Who was going to tell the young José Luis Rodríguez Zapatero, seated as the U.S. flag passed by in the military parade on Spain’s national day in Madrid in 2003, that one day he would be as happy as a little boy with new shoes to receive a call from the president of the United States! … And furthermore, to congratulate him. Well, to congratulate him conditionally, as the call also contained warnings about the necessity to continue with [budget] cuts he initiated. Cuts that he would not have made if they were not imposed by Europe and Obama himself.

However, in the end, the important thing was the call, an “event of planetary significance between two progressive forces from both sides of the Atlantic,” as described by the Spanish Socialist Party’s secretary Leire Pajin. This, the entire world took as a joke. Well, here they have it again. I imagine that the call was preserved on tape and disc in order for Zapatero to play it for his grandchildren someday. “Do you hear that? This guy who’s talking was the president of the United States of America. And he was calling me, your grandfather.”

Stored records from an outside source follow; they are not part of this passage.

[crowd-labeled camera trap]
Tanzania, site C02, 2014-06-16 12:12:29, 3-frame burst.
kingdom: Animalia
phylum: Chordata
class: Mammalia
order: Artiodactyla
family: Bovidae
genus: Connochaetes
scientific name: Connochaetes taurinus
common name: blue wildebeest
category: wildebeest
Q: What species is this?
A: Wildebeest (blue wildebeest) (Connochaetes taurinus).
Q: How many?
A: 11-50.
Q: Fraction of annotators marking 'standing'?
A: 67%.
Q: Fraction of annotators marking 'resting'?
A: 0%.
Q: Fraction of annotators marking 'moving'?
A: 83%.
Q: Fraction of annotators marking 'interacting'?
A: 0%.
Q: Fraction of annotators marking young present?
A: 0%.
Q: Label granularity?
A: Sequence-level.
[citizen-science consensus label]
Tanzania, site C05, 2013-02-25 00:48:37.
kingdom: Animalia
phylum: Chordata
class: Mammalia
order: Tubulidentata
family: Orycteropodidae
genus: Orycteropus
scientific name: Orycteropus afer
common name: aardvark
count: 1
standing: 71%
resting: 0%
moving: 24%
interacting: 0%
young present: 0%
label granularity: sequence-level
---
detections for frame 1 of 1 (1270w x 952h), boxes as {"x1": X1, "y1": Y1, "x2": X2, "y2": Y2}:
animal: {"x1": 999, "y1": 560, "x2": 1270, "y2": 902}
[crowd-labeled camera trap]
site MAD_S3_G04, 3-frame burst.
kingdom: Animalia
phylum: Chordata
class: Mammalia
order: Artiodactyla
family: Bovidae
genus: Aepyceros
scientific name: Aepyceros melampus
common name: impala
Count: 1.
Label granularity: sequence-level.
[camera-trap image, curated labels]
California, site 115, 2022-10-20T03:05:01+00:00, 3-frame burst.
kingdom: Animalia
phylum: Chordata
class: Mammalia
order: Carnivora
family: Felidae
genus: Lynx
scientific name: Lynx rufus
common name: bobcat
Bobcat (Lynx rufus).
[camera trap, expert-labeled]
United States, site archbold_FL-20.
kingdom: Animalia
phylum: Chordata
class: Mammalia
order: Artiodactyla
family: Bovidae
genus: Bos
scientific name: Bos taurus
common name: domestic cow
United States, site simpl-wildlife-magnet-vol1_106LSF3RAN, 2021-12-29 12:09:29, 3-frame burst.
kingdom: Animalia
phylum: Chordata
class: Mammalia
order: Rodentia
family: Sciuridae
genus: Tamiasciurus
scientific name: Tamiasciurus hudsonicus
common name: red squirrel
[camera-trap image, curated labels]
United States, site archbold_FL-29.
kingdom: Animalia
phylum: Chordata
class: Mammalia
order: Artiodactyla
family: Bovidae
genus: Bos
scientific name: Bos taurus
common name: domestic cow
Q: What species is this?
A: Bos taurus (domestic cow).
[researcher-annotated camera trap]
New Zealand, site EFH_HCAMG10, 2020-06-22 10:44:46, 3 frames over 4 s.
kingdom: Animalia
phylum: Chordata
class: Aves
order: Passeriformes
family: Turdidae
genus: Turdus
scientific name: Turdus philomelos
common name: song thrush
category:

Lately, it has been in fashion among Spanish commentators to psychoanalyze our president. He has been compared to Machiavelli. He has been classified as an optimistic anthropologist, albeit with drops into depression. He has been scrutinized by the right and on the left — [each] failing to categorize him — perhaps because, as is often the case, he does not fit into any of the molds corresponding with those in the high circles in which he moves. In other words, Zapatero’s secret is to not have any. He himself came to recognize it when he told his wife that anyone can be president of the Spanish government; “anyone” meaning a nobody. The bad thing occurs when a nobody finds himself at the head of a country with a poorly dealt hand and the only thing they know how to do, if there is luck, is what he is told to do.

Zapatero would like to look like Obama. But the difference between them is abysmal. Obama had a long road to the White House, starting with being black (or rather mulatto), the son of a mother abandoned by her husband, and all this situation represents in a society that still has not managed to shake off racism (other societies haven’t either, by the way). His hard work earned him the chance to study in the best universities and his political career began at the lowest rung of the ladder, serving as an intermediary between the University of Chicago and the ghetto that surrounds it. For the presidency, he had to battle candidates much more well-known than he, including the wife of an ex-president. In other words, nothing went easy for him.

Zapatero, on the other hand, was not even a member of his city council. He was a good boy from Valladolid, who claimed to be from Leon to have more working-class merit, but it stopped there. The confusion in the PSOE after the defeat of Gonzalez made him a candidate, and the bombs of 11-M, president. What he has done as such is common knowledge. Practically everything has gone wrong for him. There is nothing unusual about Zapatero being so delighted about the phone call from Obama. It could end up being the highlight of his term.